The FP-tree algorithm builds a prefix tree representation of a given database of transactions, and generates a complete group of frequent item sets through recursive tree projections.   Several algorithms [2-4] have been proposed in the literature to address the problem of parallelizing FP-tree.  The algorithm in [2] constructs multiple local parallel trees, interlinks the local counters, and conducts mining jointly on these trees.  The work in [3] classifies hot and cold items, forms a hot node hash table and divides the work manually for tree construction.   These algorithms use different approaches to achieve thread-level parallelism.  That said, they all have one thing in common – they require substantial changes to the sequential algorithm in order to explore parallelism, avoid data races and obtain fair load balancing.  Below I describe a multicore-enabled parallel FP-tree implementation using Cilk++, which maintains the sequential semantics of the FP-tree algorithm, and requires relatively minor changes to the sequential code.  On a 4-core machine, this implementation achieves 2.6x speedup on tree building and 3.3x speedup on frequent set generation for our tests on 1M-transaction database.

The organization of this blog post is as follows.  First, I present a definition of the frequent pattern mining problem.   Then, I illustrate the FP-tree algorithm in three parts – preprocessing of transactions, tree construction, and pattern generation.  Section 2 to 4 describe the algorithm as well as the parallelization of each of the three steps.    Section 5 covers performance.  The sequential implementation we used is from Christian Borgelt's Webpages (http://www.borgelt.net//fpgrowth.html).  (The paper [5] describing this implementation is available on that webpage, and this post uses some examples in the paper to illustrate the sequential algorithm.)
■ ■ ■ ■ ■
DIRECTIONS:
- A) Print everything in the parallel FP-tree text from "The organization of" down to "the sequential algorithm.)".
- B) The parallel FP-tree text says the earlier parallel algorithms all require substantial changes to the sequential algorithm. Explain why those changes are needed.
- C) Pick up the parallel FP-tree text after its final sentence and continue writing it.
■ ■ ■ ■ ■
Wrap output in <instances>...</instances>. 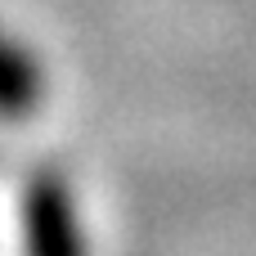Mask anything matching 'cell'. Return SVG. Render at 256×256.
I'll return each mask as SVG.
<instances>
[{
  "mask_svg": "<svg viewBox=\"0 0 256 256\" xmlns=\"http://www.w3.org/2000/svg\"><path fill=\"white\" fill-rule=\"evenodd\" d=\"M22 252L27 256H86L76 198L63 171L40 166L22 184Z\"/></svg>",
  "mask_w": 256,
  "mask_h": 256,
  "instance_id": "obj_1",
  "label": "cell"
},
{
  "mask_svg": "<svg viewBox=\"0 0 256 256\" xmlns=\"http://www.w3.org/2000/svg\"><path fill=\"white\" fill-rule=\"evenodd\" d=\"M40 99H45V72L36 54L0 27V117L22 122L40 108Z\"/></svg>",
  "mask_w": 256,
  "mask_h": 256,
  "instance_id": "obj_2",
  "label": "cell"
}]
</instances>
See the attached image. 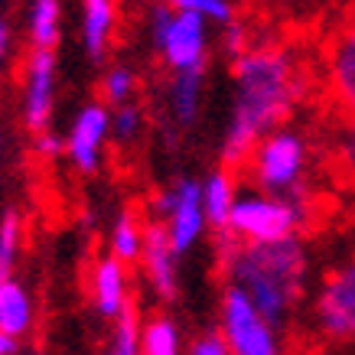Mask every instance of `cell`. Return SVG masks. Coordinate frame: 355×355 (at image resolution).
■ ■ ■ ■ ■
ANSWERS FOR THE TASKS:
- A)
The organization of this blog post is as follows.  First, I present a definition of the frequent pattern mining problem.   Then, I illustrate the FP-tree algorithm in three parts – preprocessing of transactions, tree construction, and pattern generation.  Section 2 to 4 describe the algorithm as well as the parallelization of each of the three steps.    Section 5 covers performance.  The sequential implementation we used is from Christian Borgelt's Webpages (http://www.borgelt.net//fpgrowth.html).  (The paper [5] describing this implementation is available on that webpage, and this post uses some examples in the paper to illustrate the sequential algorithm.)

- B) The changes are needed to explore parallelism, avoid data races, and obtain fair load balancing.

- C)
Section 1. Frequent Pattern Mining Problem

Given a list of transactions, frequent pattern mining means to look for sets of items that occur more than a predefined threshold of times in these transactions.   More formally, it is defined [1] as:

Let I be a set of items, and a transaction database DB = { T1, T2, …, Tn}, where Ti is a transaction which contains a set of items in I.  The support (or occurrence frequency) of a pattern A, which is a set of items, is the number of transactions containing A in DB.  A, is a frequent pattern if A’s support is no less than a predefined minimum support threshold S.  Given a transaction database DB and a minimum support threshold, S, the problem of finding the complete set of frequent patterns is called the frequent pattern mining problem.

 

Section 2. Preprocessing of Transactions

FP-tree preprocesses the transaction database as follows: in an initial scan of the frequencies of the individual items (support of single element item sets) are determined.  All infrequent individual items, i.e., all items that appear in few transactions than the user-defined threshold S, are discarded from the transactions since they cannot be part of a frequent pattern.  In addition, the items in each transaction are sorted, so that they are in descending order with respect to their frequency in the database.  Each transaction is then recoded using an integer array respecting each item using its index.  Figure 1 shows an example of a transaction database before and after preprocessing.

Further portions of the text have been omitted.